Agonist potency at P2X7 receptors is modulated by structurally diverse lipids

Background and purpose: The P2X(7) receptor exhibits a high degree of plasticity with agonist potency increasing after prolonged receptor activation. In this study we investigated the ability of lipids to modulate agonist potency at P2X7 receptors. Experimental approach: A variety of lipids, including lysophosphatidylcholine, sphingosylphosphorylcholine and hexadecylphosphorylcholine were studied for their effect on P2X(7) receptor-stimulated ethidium bromide accumulation in cells expressing human recombinant P2X(7) receptors and on P2X(7) receptor-stimulated interleukin-1 beta (IL1 beta) release from THP-1 cells.
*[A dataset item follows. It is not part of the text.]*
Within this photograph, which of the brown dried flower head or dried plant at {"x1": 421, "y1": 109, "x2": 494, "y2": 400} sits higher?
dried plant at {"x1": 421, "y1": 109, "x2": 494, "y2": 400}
The effects of the lipids were also assessed in radioligand binding studies on human P2X(7) receptors. Key results: At concentrations (3-30 mu M) below the threshold to cause cell lysis, the lipids increased agonist potency and/or maximal effects at P2X(7) receptors in both ethidium accumulation and IL1b release studies. There was little structure activity relationship ( SAR) for this effect and sub- lytic concentrations of Triton X- 100 partially mimicked the effects of the lipids. The lipids caused cell lysis and increased intracellular calcium at higher concentrations ( 30- 100 mu M) which complicated interpretation of their effects in functional studies. However, the lipids ( 3- 100 mu M) also increased agonist potency 30- 100 fold in radioligand binding studies. Conclusions and implications: This study demonstrates that a diverse range of lipids increase agonist potency at the P2X(7) receptor in functional and binding studies. The broad SAR, including the effect of Triton X- 100, suggests this may reflect changes in membrane properties rather than a direct effect on the P2X(7) receptor. Since many of the lipids studied accumulate in disease states they may enhance P2X(7) receptor function under pathophysiological conditions.